En phase avec le label My Dear Recordings, dirigé par la très indé et « très musicienne » Pamela Hute, Léon Rousseau & the Divine Siblings sort son nouvel EP, réalisé « at home with his kids ». Il y parle, presque avec légèreté mais en faisant, aussi, grincer les cordes (The end of the world), de…fin du monde. The Flood, le disque ainsi conçu, nous inonde de morceaux (6 au total) entre pureté des chants (notre homme est visiblement bien accompagné) sur l’introductif Shades of green, instants de débauche et esprit DIY affirmé. Il n’y a qu’à constater, pour cela, les conditions dans lesquelles The Flood a vu le jour.
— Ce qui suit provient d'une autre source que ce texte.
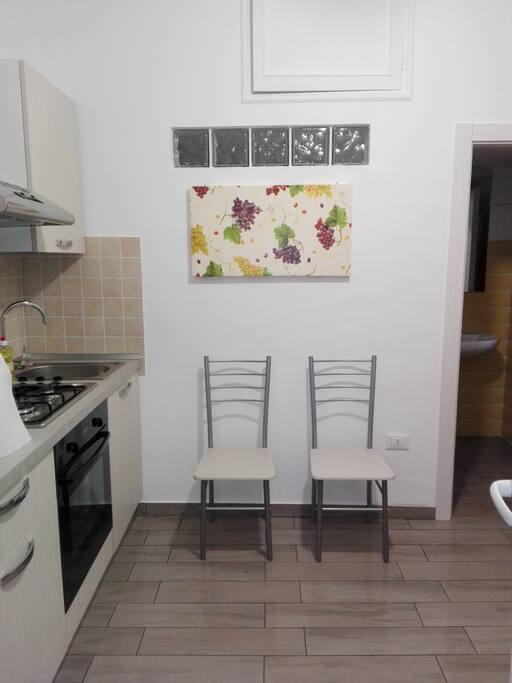 Cucina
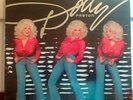 DOLLY PARTON - HERE YOU COME AGAIN - COUNTRY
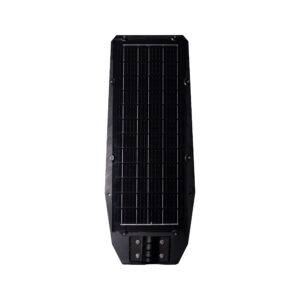 پروژکتور خورشیدی خیابانی پنل سرخود ۵۰۰ وات لوئیس مدل SL-60503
Dans sa beauté, dans ses entrelacs vocaux (cet organe féminin délicieux sur l’entrée en matière) resplendissants, en famille et dans le brio, Rousseau place des sons plus canailles, débute en suivant un rythme lascif. Il dessine des contours sonores intelligents, à l’intense retenue. J’aime quand, au mitan de cheminements apparemment déliés, il rugit et dévie. Il n’est d’ailleurs pas sensé chanter la joie, au vu du titre donné. Logique, dès lors, que son ouvrage se pare d’une certaine grisaille et d’une rudesse éparse. L’amorce est un régal, on ne s’arrêtera pas en si bon chemin et Johatsu, doublé de chants d’oiseaux -si je ne m’abuse- qui font du bien, renvoie un tissage folk-indé du plus bel effet. L’union des voix suinte la joliesse, validant sans tarder un essai brillant. Il est appréciable, au temps des productions aseptisées, de renouer avec du selfmade intègre et chatoyant, sans pour autant manquer de caractère.
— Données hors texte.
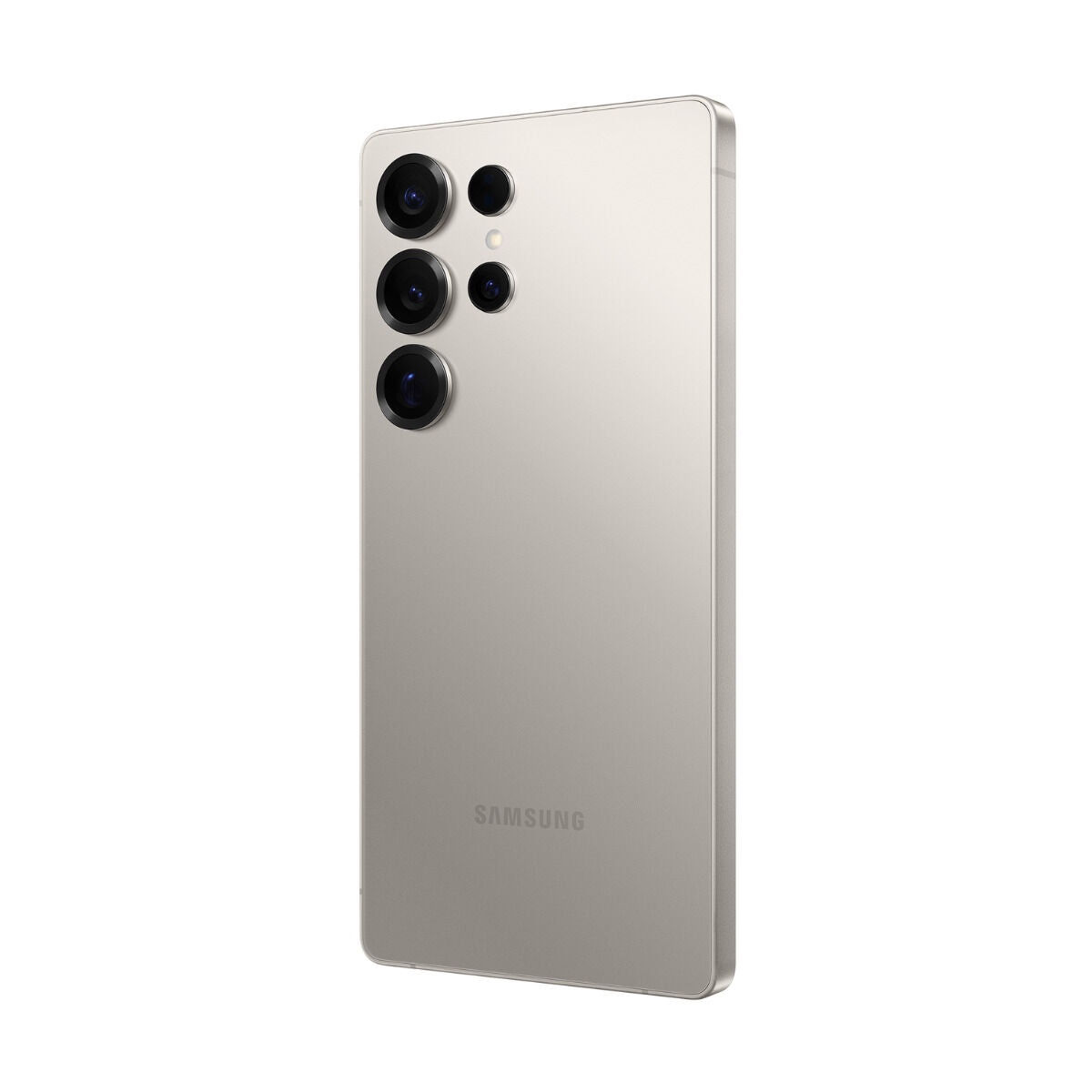Smartphone Samsung SM-S938BZTGEUE 6,9" 12 GB RAM 512 GB Grey Titanium-2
Les sons et rythmes, dans l’accord le plus total, émerveillent. Halo aigre-doux, The Flood nous douche de ses climats, ombragés et electroïdes sur The canary in the mine. Un morceau lo-fi, caressant, planté en pleine nature. Le titre est bref mais loin d’être vain; en à peine deux minutes, la troupe nous berce et nous soigne l’âme. Ca fait le plus grand bien, ça file l’envie d’aller s’allonger dans l’herbe fraîchement coupée, de s’abandonner aux bruits harmonieux « tambouillés » par la famille.
Plus loin, Babyboomers et sa pop-folk aiguisée, aux sons de décor prenants, étend le charme d’un opus savoureux. Lequel, souvent, recourt sans rougir à des encarts dépolis et fait émerger une musicalité de tous les instants. Des riffs durs colorent et hérissent l’effort, couplés à des claviers à la belle ouvrage. Heavy luck, serein, associe chants, toujours dans la splendeur et la sensibilité, et atmosphère aérienne. Difficile, casque sur la trogne, de ne pas succomber. Le dimanche, même confiné, sera beau. Idaho, ultime rayon solaire folk dénudé, réduit à la formule chant/banjo (sauf erreur de ma part), conclut en mode « troubadour » et avec grand mérite une narration de fin du monde qui donne avant tout l’envie de vivre et de chanter.
Bienfaisant, le projet mérite à l’évidence d’être poussé plus loin. Pour l’heure, il nous laisse six plages de choix, charmeuses et cuivrées à l’occasion, faites de colère rentrée et d’une ouate sonore dans laquelle on aimera à se lover.